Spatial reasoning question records
....

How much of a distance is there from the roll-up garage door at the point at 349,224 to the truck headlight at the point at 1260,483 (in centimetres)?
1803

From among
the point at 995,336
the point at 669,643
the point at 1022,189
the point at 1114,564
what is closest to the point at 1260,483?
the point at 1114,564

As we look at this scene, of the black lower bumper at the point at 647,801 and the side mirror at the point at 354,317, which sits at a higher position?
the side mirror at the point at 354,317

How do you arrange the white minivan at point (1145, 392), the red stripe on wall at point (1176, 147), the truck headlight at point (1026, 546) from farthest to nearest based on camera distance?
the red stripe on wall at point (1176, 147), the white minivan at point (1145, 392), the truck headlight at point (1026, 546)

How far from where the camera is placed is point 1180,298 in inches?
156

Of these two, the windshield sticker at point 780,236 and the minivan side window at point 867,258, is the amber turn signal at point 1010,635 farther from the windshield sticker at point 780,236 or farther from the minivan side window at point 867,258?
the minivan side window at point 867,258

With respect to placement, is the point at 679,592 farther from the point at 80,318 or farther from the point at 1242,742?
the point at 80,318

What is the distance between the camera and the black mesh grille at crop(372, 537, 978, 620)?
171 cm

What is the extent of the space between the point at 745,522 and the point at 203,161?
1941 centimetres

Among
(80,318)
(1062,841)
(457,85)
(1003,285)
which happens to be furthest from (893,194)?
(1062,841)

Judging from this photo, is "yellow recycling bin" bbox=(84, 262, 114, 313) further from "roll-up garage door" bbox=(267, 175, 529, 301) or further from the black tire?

....

TASK PROMPT
Retype every line of the records above without changing anything.

OUTPUT FOR THIS EXERCISE
How much of a distance is there from the roll-up garage door at the point at 349,224 to the truck headlight at the point at 1260,483 (in centimetres)?
1803

From among
the point at 995,336
the point at 669,643
the point at 1022,189
the point at 1114,564
what is closest to the point at 1260,483?
the point at 1114,564

As we look at this scene, of the black lower bumper at the point at 647,801 and the side mirror at the point at 354,317, which sits at a higher position?
the side mirror at the point at 354,317

How do you arrange the white minivan at point (1145, 392), the red stripe on wall at point (1176, 147), the truck headlight at point (1026, 546) from farthest to nearest based on camera distance?
the red stripe on wall at point (1176, 147), the white minivan at point (1145, 392), the truck headlight at point (1026, 546)

How far from where the camera is placed is point 1180,298 in inches?
156

Of these two, the windshield sticker at point 780,236 and the minivan side window at point 867,258, is the amber turn signal at point 1010,635 farther from the windshield sticker at point 780,236 or farther from the minivan side window at point 867,258?
the minivan side window at point 867,258

With respect to placement, is the point at 679,592 farther from the point at 80,318 or farther from the point at 1242,742?
the point at 80,318

What is the distance between the camera and the black mesh grille at crop(372, 537, 978, 620)?
171 cm

What is the extent of the space between the point at 745,522 and the point at 203,161?
1941 centimetres

Among
(80,318)
(1062,841)
(457,85)
(1003,285)
which happens to be furthest from (893,194)?
(1062,841)

Judging from this photo, is "yellow recycling bin" bbox=(84, 262, 114, 313) further from "roll-up garage door" bbox=(267, 175, 529, 301) or further from the black tire?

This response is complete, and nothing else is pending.